Daily Devotionals by Ardith Keef

       I see mostly passive parents.
     Passive parents don't do much until they are angry or until someone is about to get hurt. Passive parents are either hypersensitive to any correction of their children or they do not know it is happening.
     Passive parents let things go by because they are tired and because they simply do not want to put up with the objections. Or the crying.
     Our children today are often running the show and that ought not to be. There should be a Biblical order in the home. For example:
     There is no reason a child should be objecting to going somewhere. If he is doing that, he has done it since he could speak, and the parent has tried to explain to him why he should go.
     He does not need to understand, he should not have a choice (most of the time) and the last thing the parent should be doing, is talking him into going.
     He does not have a choice. He does not make the decisions, and it is destructive to approach the matter with persuasion.
     As the child gets older, there is nothing wrong with a respectful request for an alternative, but if the answer is no, he does not have a choice. and talking him into it accurately leads him to believe he can rule.
     As he enters the teenage years, a parent should consciously consider situations where the child can choose to join or abstain from certain things that might include him, but that is the organic result of insight that has come from a parent's prayer.
     If your three or four year old is holding things up because you "can't get him to. . ." it means you are a passive parent.

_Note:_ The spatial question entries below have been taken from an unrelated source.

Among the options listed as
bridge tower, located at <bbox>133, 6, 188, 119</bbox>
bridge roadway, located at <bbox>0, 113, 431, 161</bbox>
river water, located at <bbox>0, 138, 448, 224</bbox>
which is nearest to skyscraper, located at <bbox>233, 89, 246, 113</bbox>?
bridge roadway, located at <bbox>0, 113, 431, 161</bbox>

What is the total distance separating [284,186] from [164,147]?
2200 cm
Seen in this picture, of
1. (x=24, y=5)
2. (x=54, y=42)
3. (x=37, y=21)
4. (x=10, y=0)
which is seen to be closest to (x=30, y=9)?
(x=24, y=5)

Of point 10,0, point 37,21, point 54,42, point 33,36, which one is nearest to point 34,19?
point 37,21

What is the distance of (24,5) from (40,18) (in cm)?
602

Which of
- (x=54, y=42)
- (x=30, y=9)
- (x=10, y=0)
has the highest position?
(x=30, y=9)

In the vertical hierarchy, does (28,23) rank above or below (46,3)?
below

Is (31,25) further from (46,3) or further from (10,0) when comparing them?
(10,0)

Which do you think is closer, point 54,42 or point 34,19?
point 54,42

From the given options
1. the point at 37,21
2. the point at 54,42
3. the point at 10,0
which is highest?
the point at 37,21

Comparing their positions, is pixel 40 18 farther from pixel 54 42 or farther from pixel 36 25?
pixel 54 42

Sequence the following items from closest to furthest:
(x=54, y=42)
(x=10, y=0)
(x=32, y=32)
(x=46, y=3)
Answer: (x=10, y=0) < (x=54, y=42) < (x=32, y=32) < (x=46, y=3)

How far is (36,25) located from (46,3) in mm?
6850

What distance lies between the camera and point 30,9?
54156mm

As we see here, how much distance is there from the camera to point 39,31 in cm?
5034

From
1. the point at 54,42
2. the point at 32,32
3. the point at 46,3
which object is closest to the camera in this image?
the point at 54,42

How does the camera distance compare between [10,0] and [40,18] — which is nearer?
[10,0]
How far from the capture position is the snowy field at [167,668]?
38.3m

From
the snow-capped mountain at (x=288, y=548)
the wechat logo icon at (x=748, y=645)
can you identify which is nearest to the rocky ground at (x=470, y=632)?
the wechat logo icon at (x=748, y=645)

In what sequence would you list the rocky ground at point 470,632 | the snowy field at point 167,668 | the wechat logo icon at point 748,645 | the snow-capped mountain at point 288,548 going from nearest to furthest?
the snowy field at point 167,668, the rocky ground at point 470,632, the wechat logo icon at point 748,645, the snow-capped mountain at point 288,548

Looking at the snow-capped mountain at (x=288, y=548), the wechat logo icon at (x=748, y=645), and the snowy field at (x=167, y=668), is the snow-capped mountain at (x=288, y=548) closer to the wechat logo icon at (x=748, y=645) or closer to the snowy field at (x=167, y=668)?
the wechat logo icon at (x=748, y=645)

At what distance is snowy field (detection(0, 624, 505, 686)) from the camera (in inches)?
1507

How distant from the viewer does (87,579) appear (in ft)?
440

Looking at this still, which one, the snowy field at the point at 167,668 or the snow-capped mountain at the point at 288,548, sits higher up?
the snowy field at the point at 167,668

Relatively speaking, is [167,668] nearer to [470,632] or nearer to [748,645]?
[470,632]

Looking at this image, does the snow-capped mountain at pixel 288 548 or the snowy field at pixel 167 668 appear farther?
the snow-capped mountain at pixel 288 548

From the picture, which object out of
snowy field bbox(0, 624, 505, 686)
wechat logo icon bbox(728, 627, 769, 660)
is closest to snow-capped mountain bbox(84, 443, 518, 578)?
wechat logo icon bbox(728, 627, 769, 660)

     He is little and you are big. You have God's authority to pick him up calmly and do the thing you think ought to be done. It will keep you calm and it will prevent the frustration satan intends in your home.
     With children, the mouth is the most important thing. It expresses rebellion and is the point of testing.
     There is no perfect parent except our Father!
     Remember, He who made the little one, said (in James) we could freely ask for wisdom.
     Consistency in the little matters during early years will minimize hard lessons later, both for the parent and for the child.